------ Data for processing
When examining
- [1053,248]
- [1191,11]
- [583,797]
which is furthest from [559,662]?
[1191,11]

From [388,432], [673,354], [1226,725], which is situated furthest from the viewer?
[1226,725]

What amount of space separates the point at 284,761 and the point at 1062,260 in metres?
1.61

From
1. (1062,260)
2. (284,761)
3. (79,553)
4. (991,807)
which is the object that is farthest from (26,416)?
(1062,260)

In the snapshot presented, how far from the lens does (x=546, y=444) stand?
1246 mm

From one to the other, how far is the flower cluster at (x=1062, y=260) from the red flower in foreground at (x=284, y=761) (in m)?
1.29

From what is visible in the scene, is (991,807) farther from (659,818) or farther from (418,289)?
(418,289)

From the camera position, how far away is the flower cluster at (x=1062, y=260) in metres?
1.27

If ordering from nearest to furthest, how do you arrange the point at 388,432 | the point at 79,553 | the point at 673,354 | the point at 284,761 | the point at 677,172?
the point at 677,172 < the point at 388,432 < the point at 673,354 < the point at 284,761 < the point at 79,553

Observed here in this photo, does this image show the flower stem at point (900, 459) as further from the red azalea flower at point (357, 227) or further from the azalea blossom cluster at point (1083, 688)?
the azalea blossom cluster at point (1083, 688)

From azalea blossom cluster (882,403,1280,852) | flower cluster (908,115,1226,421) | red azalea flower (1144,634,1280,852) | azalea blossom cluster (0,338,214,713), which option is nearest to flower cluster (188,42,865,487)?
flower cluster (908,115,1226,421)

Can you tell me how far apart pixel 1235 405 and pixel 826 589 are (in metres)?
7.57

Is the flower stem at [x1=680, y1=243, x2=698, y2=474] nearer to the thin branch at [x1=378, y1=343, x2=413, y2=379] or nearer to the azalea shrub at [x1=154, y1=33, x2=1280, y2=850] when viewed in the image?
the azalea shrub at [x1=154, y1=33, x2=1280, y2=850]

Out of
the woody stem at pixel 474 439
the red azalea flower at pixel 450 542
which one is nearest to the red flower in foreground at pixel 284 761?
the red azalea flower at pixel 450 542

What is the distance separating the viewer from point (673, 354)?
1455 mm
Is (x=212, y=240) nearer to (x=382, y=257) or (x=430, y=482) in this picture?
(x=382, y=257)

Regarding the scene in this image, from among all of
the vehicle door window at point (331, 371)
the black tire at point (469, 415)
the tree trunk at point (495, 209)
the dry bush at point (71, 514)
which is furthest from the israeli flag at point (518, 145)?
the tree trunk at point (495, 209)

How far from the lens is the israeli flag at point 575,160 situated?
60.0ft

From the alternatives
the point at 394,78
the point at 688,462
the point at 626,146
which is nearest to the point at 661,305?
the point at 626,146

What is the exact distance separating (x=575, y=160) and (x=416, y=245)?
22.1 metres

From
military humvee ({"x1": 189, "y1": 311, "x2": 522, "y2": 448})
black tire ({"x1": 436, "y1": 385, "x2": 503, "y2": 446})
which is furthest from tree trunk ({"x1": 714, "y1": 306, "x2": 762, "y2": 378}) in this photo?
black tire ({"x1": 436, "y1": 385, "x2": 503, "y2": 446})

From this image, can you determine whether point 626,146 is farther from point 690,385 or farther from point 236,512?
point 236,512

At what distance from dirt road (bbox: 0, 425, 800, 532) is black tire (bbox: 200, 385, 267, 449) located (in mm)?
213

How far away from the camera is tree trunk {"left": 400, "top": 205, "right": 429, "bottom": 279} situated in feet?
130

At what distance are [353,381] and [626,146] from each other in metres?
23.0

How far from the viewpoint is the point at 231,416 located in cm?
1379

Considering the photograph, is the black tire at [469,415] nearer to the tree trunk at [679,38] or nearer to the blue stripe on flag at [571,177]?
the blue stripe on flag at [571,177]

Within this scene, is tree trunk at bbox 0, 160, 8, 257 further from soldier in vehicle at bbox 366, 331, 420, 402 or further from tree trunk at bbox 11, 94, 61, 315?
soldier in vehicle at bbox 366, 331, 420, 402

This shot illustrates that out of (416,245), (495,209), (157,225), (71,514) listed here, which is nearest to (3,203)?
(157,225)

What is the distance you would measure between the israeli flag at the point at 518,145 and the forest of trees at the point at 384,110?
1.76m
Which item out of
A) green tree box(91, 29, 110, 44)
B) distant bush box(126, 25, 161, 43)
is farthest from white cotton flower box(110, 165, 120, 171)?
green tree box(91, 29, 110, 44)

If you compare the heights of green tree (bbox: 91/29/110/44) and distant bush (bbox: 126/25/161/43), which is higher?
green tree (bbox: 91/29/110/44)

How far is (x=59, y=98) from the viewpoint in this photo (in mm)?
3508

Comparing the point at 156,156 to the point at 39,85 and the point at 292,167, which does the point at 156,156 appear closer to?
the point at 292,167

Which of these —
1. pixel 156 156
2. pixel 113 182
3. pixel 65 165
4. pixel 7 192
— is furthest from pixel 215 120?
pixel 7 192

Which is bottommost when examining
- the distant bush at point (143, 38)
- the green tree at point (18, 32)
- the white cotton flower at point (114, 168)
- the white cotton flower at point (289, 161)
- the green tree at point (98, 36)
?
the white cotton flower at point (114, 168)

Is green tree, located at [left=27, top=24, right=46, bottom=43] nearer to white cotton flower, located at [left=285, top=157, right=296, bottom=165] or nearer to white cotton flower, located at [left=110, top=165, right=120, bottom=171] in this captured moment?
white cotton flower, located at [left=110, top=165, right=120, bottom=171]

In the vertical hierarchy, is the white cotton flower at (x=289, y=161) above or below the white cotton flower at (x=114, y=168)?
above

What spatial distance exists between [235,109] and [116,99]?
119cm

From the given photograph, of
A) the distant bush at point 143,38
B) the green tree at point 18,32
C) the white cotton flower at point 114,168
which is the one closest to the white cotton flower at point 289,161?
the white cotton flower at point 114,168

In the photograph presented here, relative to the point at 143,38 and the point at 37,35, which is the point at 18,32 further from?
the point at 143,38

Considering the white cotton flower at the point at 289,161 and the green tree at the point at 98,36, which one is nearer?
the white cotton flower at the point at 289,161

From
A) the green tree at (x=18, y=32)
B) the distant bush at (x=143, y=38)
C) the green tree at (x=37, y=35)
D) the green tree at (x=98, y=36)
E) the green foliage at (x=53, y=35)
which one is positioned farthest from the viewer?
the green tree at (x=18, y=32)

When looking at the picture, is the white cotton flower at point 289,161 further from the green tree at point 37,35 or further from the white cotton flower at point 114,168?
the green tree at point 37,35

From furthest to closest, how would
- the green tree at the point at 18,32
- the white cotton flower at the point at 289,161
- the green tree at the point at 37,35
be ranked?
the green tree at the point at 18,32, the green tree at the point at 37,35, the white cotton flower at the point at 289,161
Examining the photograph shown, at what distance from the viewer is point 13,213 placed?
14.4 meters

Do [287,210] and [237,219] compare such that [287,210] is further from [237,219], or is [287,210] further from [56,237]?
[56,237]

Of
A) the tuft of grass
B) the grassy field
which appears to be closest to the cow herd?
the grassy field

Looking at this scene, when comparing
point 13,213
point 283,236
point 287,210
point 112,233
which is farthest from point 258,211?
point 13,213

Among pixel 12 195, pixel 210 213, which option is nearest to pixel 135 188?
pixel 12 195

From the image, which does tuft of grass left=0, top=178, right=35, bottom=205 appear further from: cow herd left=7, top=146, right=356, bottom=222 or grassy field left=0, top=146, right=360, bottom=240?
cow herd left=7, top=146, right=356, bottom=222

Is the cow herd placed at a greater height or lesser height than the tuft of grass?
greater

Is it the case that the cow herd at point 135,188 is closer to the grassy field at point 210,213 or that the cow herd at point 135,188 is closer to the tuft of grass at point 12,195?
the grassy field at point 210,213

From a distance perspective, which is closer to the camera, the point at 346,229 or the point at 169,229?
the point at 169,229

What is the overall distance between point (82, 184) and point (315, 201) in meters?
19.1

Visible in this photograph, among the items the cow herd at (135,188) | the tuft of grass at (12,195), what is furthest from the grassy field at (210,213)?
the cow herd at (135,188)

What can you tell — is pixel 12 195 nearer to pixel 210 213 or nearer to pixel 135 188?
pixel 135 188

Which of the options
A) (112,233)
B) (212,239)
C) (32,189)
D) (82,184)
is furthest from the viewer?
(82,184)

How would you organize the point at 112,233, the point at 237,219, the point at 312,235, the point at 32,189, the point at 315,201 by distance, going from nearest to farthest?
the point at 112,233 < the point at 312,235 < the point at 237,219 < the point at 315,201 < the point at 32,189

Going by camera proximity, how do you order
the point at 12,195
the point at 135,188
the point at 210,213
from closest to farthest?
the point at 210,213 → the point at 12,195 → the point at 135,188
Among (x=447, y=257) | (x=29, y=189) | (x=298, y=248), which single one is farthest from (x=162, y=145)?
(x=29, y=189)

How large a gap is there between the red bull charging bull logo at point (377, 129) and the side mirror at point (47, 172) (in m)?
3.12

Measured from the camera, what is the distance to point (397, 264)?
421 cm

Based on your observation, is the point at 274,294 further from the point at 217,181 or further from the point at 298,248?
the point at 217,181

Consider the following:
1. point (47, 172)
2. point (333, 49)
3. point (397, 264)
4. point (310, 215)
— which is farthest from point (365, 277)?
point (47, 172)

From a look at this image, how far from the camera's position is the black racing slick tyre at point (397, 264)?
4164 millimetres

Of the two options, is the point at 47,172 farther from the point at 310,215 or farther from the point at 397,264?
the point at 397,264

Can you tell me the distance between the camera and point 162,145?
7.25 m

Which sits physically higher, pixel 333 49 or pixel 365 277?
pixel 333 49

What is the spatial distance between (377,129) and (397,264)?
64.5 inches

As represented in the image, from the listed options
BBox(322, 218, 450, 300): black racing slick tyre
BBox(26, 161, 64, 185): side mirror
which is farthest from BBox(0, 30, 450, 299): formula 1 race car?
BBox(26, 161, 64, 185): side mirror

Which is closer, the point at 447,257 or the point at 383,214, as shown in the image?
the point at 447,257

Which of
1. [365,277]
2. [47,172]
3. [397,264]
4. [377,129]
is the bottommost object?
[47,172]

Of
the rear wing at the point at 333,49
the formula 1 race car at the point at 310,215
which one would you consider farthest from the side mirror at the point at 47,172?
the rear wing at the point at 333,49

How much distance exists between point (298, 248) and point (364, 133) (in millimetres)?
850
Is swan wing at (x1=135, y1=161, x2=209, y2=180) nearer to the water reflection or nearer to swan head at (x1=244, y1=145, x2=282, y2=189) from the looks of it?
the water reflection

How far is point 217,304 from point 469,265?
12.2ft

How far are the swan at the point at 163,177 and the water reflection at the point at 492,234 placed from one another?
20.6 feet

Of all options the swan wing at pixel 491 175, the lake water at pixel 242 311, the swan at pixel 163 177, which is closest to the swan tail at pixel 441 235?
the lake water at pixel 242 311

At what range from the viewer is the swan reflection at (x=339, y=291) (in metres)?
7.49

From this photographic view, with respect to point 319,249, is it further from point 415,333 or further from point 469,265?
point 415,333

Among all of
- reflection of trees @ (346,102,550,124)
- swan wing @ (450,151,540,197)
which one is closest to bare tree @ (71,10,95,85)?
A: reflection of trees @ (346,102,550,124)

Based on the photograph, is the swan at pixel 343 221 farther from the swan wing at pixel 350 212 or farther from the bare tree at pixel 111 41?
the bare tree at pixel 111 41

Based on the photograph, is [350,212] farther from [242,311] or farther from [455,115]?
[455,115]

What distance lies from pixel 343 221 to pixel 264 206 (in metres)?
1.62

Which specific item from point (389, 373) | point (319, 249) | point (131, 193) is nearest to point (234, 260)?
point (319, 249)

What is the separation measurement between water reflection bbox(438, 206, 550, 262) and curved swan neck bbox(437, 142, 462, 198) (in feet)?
------------
### Exercise aim
Count the lines in the material above that contain the string "scene". Reply with only the number.

### Expected output
4